MedPath

The Efficient PICU Fluid Care Evaluation

Not Applicable
Not yet recruiting
Conditions
Respiratory Insufficiency Requiring Mechanical Ventilation
Fluid Overload
Fluid Balance
Registration Number
NCT06644508
Lead Sponsor
Radboud University Medical Center
Brief Summary

The goal of this clinical trial is to evaluate and prevent fluid overload in critically ill, mechanically ventilated children. The main questions it aims to answer are:

1. What is the effect of a restrictive fluid strategy on cumulative fluid balance on day three of invasive mechanical ventilation?

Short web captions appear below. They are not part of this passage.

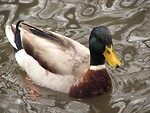 Free Stock Photo: Closeup of a mallard duck swimming in the water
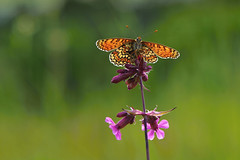 D71_7970A (vkalivoda) Tags: motýl butterfly schmetterling insect macro depthoffield bokeh serene makro hnědásek hnedáčik hnědásekkostkovaný melitaeacinxia hnedáčikmriežkovaný glanvillefritillary wegerichscheckenfalter damerpuntejat okkergulpletvinge rõmmetähnikvõrkliblikas doncellapunteada mélitéeduplantain običnišarenac cinzia rudgelsvėšaškytė rétitarkalepke veldparelmoervlinder prikkrutevinge przeplatkacinksia crnookišarenac täpläverkkoperhonen ängsnätfjäril ýparhan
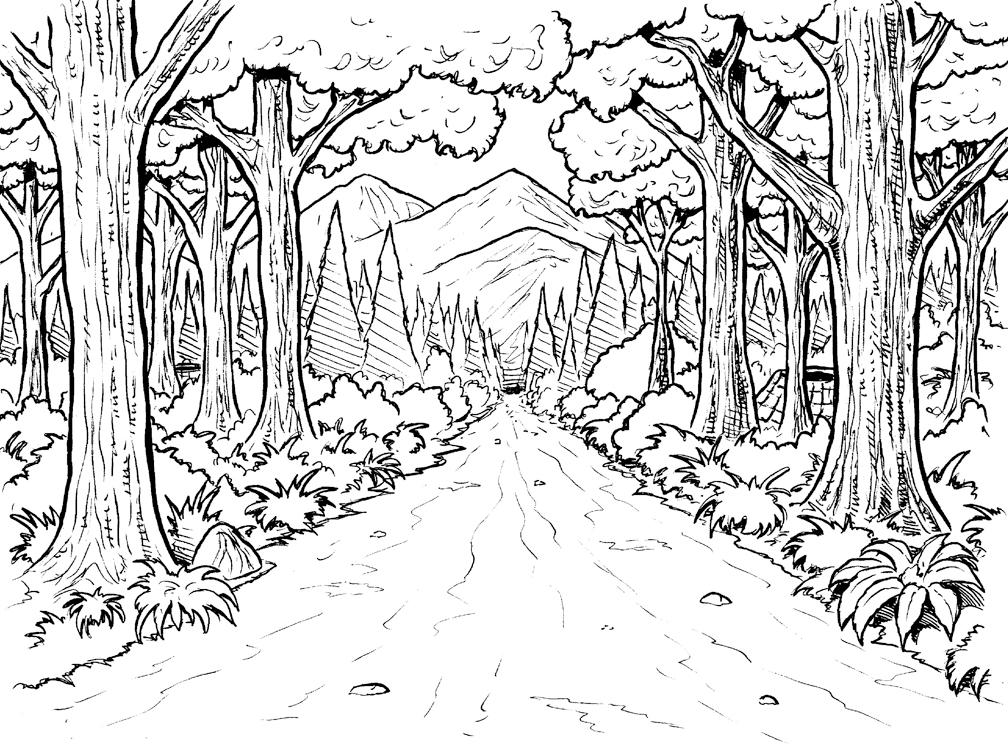 Картинки раскраски на тему лес
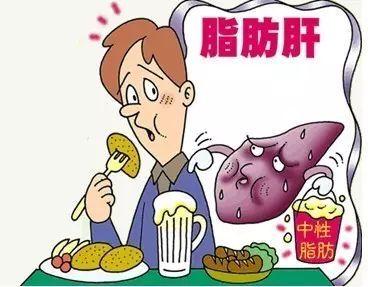 肝 症状 脂肪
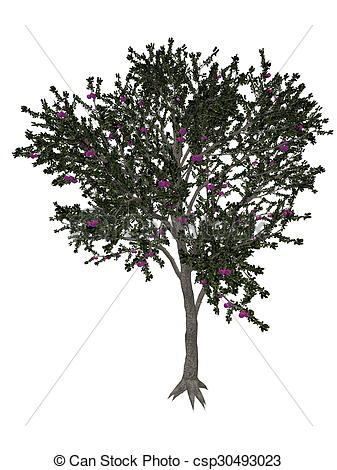Clip Art of Blackthorn or sloe tree.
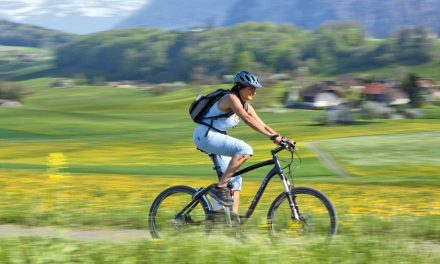 Welche Versicherung für welches E-Bike?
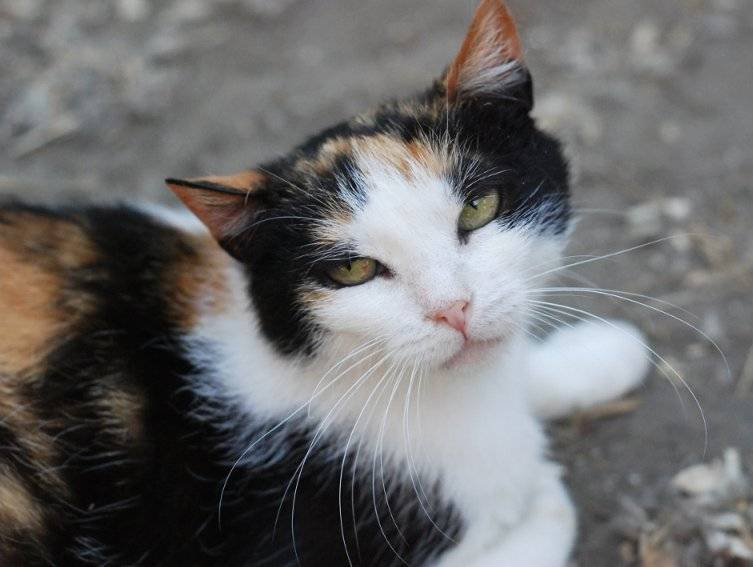 Трёхцветная кошка в доме - приметы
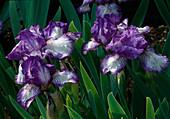 Iris barbata 'Ann Elizabeth' / Schwertlilie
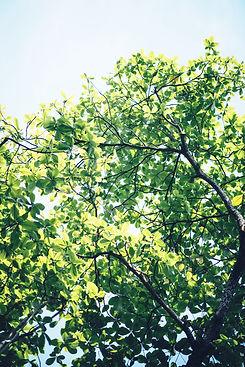 green leaf tree_edited.jpg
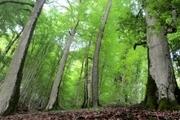 میزان ارزش چوب تولیدی در جنگل های شمال 550 میلیارد تومان است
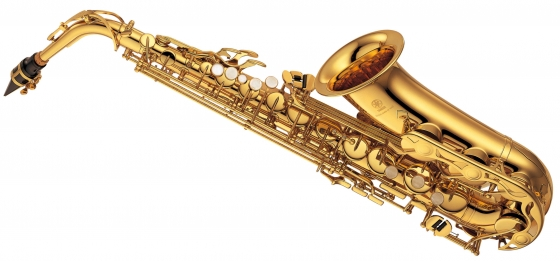 Saxophone and Clarinet overhaul and repair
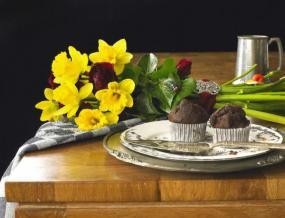 Foto Holandská květinářská kancelář. Narcis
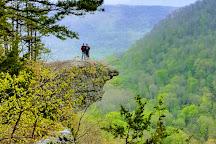 Hawk's Bill Crag / Whitaker's Point Trailhead, Ponca, United States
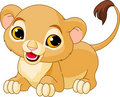Raring  Lion Cub Royalty Free Stock Images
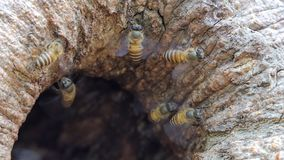 Bee on tree hole in tropical rain forest. Animal backgrounds stock video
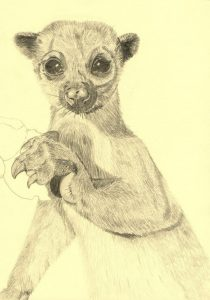 lemures en dibujos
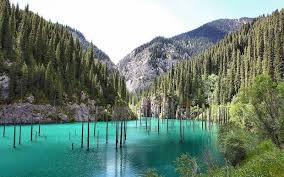 lake kaindy kazakhstan s submerged forest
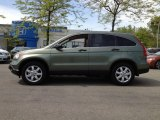 2009 Green Tea Metallic Honda CR-V EX 4WD #64511169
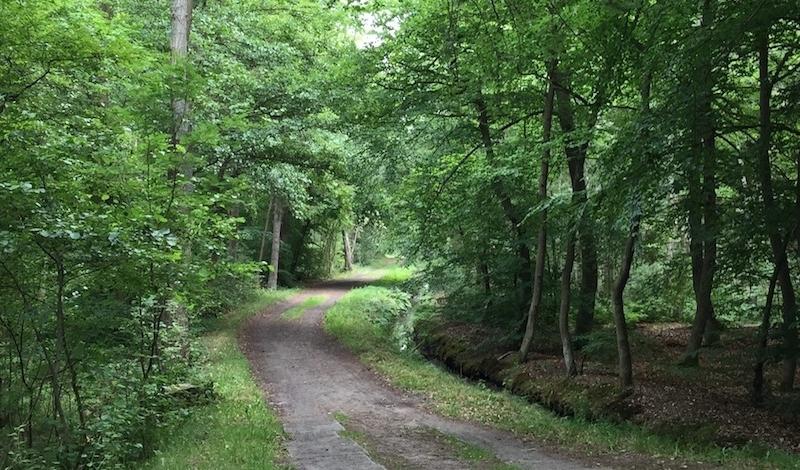 Galeria zdjęć Sosnowe lasy w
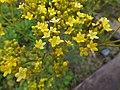 Patrinia scabiosifolia - Koko-en 01.jpg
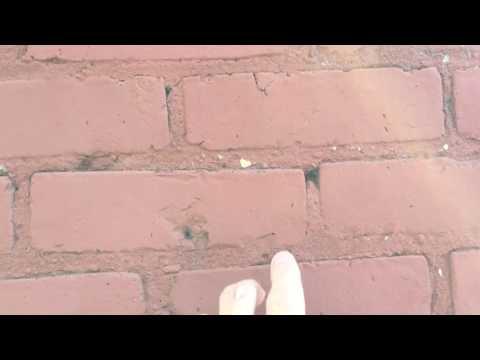 Absurd Video!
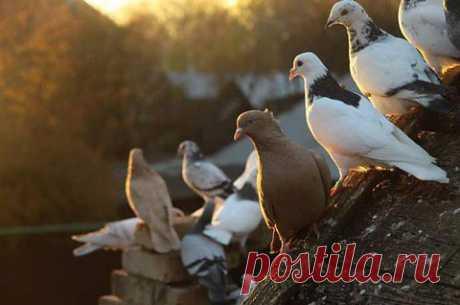 Крылатые почтальоны | Уши, лапы, хвост
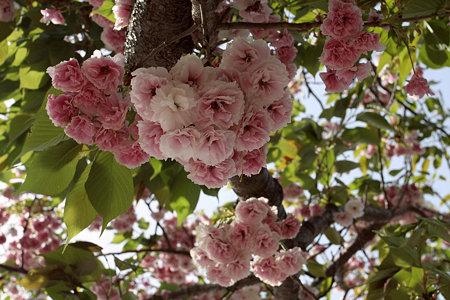 2009.04.26 赤レンガ倉庫 八重桜
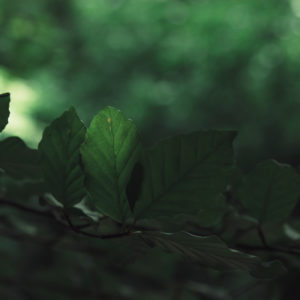 Nature details, beech leaves, close-up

2. What is the feasibility (e.g. adherence to target intake, fluid balance and nutritional goals) of maintaining a neutral fluid balance?

Researchers will compare the effects of strict adherence to the European Society of Paediatric and Neonatal Intensive Care (ESPNIC) guidelines regarding fluid balance (i.e. restricting fluid intake and preventing a positive fluid balance) to current local practice.

From the start to the end of invasive mechanical ventilation participants will be treated according to local practice or with the strict aim to prevent a positive fluid balance. Aiming to prevent a positive fluid balance, if this is possible given the clinical context, is at descretion of the attending physician. Minimal caloric intake requirements must be met.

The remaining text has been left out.